Paradoxically, the way to closeness to G-d requires acknowledging that we are not G-d, that G-d and we have separate identities, and that if we want to be close to G-d then we are called on to do what G-d wants. As we read last Shabbat, זה הדבר אשר ציווה ה' תעשו, וירא אליכם כבוד ה'. This is what G-d commanded that you do, so that G-d’s glory will appear to you. In order that we serve G-d - and not ourselves - we must serve G-d in the way that G-d commanded, the way that He expressed as His will. That is the way we will merit experiencing the presence of G-d’s glory. It will not do to attempt to force our will on G-d, worshipping Him as we want to. This was one fundamental error of Nadav and Avihu: they brought a fire G-d had not commanded.
But their mistake was even more fundamental. They wanted pure spiritual existence, closeness to G-d that is not possible for a living human being, in a human body. They were ready to die to achieve the closeness they wanted, even if they had to force that on G-d. As it says in Shir haShirim, "כי עזה כמות אהבה" (שיר השירים ח, ו) Love can be powerful to death. And so they burned the k’toret. That is the mixture of incense, whose fragrance is the most spiritual of all our forms of divine worship. R. Chaim ibn ‘Atar, the holy author of the Torah commentary OhrHaChaim wrote: “Aharon’s sons approached G-d’s lofty light, in sacred love … [with the intense longing for pure spirituality aroused by the k’toret,] their souls loathed their material flesh and burst out of their bodies, to be close to G-d.” The gemara in Shabbat (113b) describes their deaths as שריפת נשמה וגוף קיים – the neshamah was consumed, while the bodies remained.

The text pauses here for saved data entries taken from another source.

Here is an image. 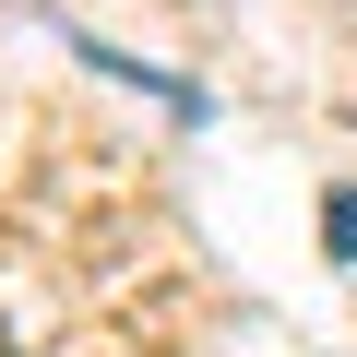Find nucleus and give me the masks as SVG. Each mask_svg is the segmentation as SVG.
<instances>
[{
	"label": "nucleus",
	"instance_id": "obj_1",
	"mask_svg": "<svg viewBox=\"0 0 357 357\" xmlns=\"http://www.w3.org/2000/svg\"><path fill=\"white\" fill-rule=\"evenodd\" d=\"M321 250L357 262V178H345V191H321Z\"/></svg>",
	"mask_w": 357,
	"mask_h": 357
}]
</instances>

This was what they wanted. But G-d wants us to live. G-d wants us to take no shortcuts to His closeness. G-d wants us to face the daily challenges that this material world presents to our spiritual souls. G-d wants us to work day after day, deed after deed, thought after thought, to uplift the material world and ourselves within it, to infuse it with spiritual meaning and with G-dliness.
My father and teacher, of blessed memory, devoted his entire life to this endeavor, and to helping thousands of others live this way. May his memory be eternally for a blessing, and may G-d grant that we continue in his path, living holy, Torah lives, close to G-d. Amen.